**Task requirements**
Transcribe the entries below word for word, beginning at the line with "Modernizing Network Infrastructure" and stopping after the line with "Sunset over the"; drop all pictures.

**Supplied entries**
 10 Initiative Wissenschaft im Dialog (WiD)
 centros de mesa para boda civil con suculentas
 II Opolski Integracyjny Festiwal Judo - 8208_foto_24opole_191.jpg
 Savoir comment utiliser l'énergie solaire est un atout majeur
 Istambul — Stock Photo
==
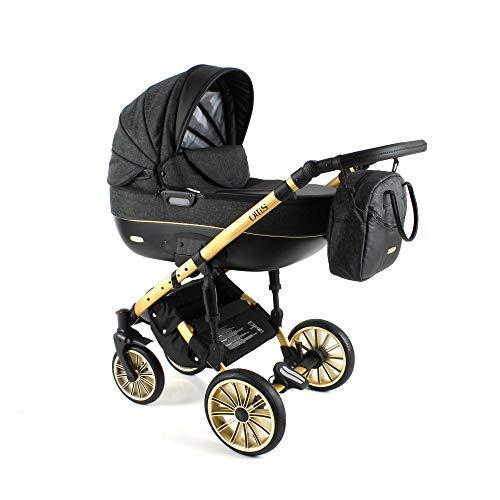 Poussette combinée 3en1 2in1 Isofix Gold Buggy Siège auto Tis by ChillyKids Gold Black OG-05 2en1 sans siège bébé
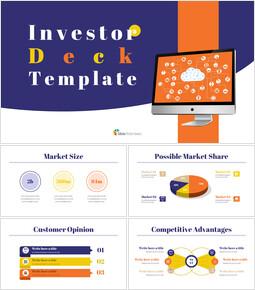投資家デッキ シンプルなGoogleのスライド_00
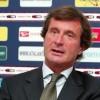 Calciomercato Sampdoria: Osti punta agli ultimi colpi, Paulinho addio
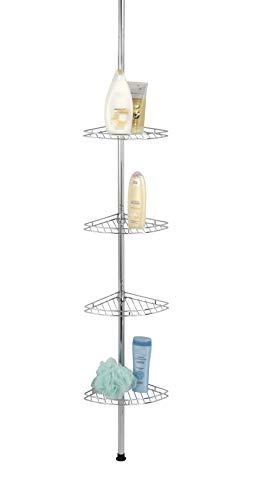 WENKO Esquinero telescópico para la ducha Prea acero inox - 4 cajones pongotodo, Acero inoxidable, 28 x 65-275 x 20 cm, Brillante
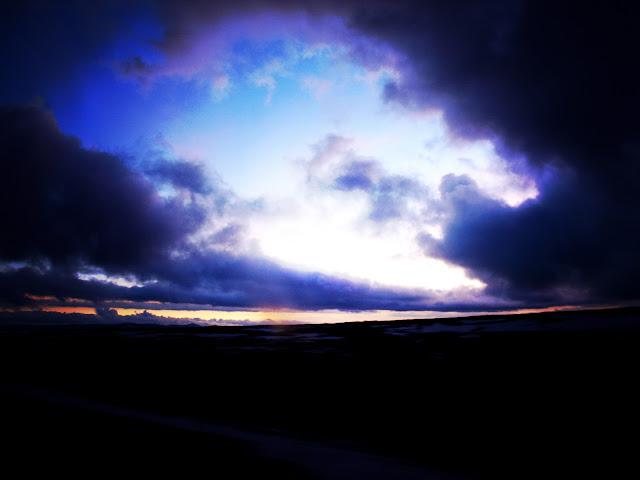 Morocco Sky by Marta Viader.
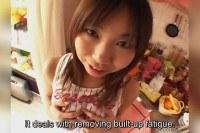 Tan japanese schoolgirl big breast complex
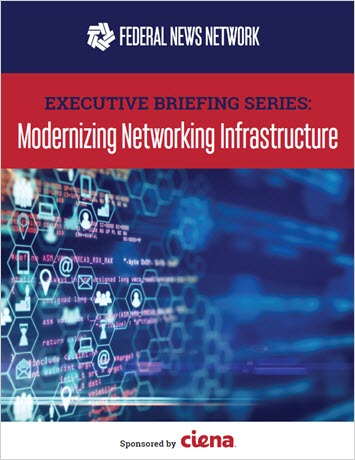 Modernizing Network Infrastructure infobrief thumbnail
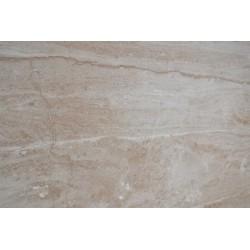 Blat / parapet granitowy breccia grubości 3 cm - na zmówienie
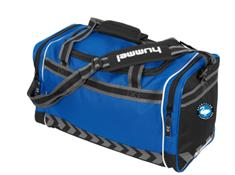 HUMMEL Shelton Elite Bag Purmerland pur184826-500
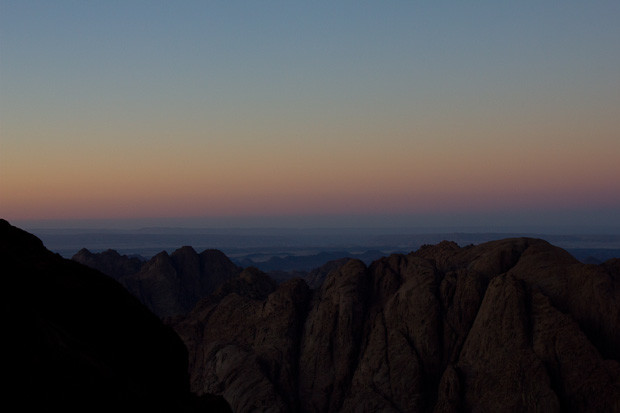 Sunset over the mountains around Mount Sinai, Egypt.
==
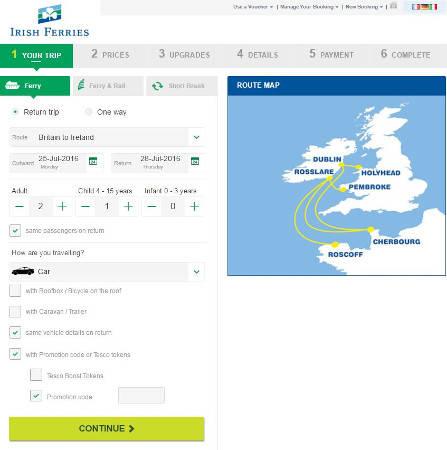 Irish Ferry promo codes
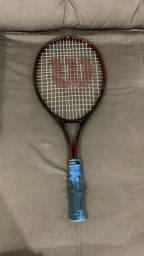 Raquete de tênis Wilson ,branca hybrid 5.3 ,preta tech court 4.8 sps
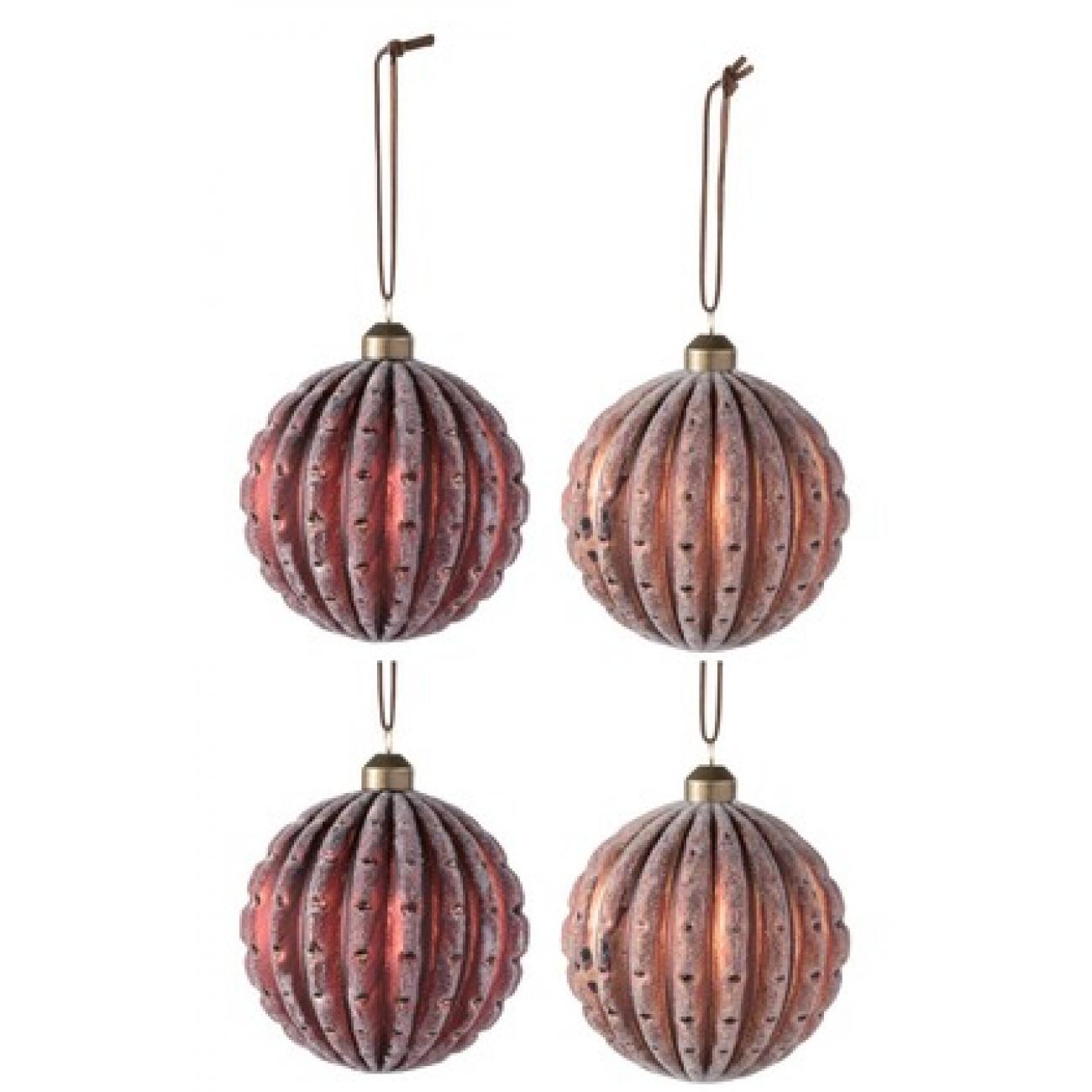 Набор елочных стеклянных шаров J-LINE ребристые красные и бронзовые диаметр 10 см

**Exercise solution**
 Modernizing Network Infrastructure infobrief thumbnail
 Blat / parapet granitowy breccia grubości 3 cm - na zmówienie
 HUMMEL Shelton Elite Bag Purmerland pur184826-500
 Sunset over the mountains around Mount Sinai, Egypt.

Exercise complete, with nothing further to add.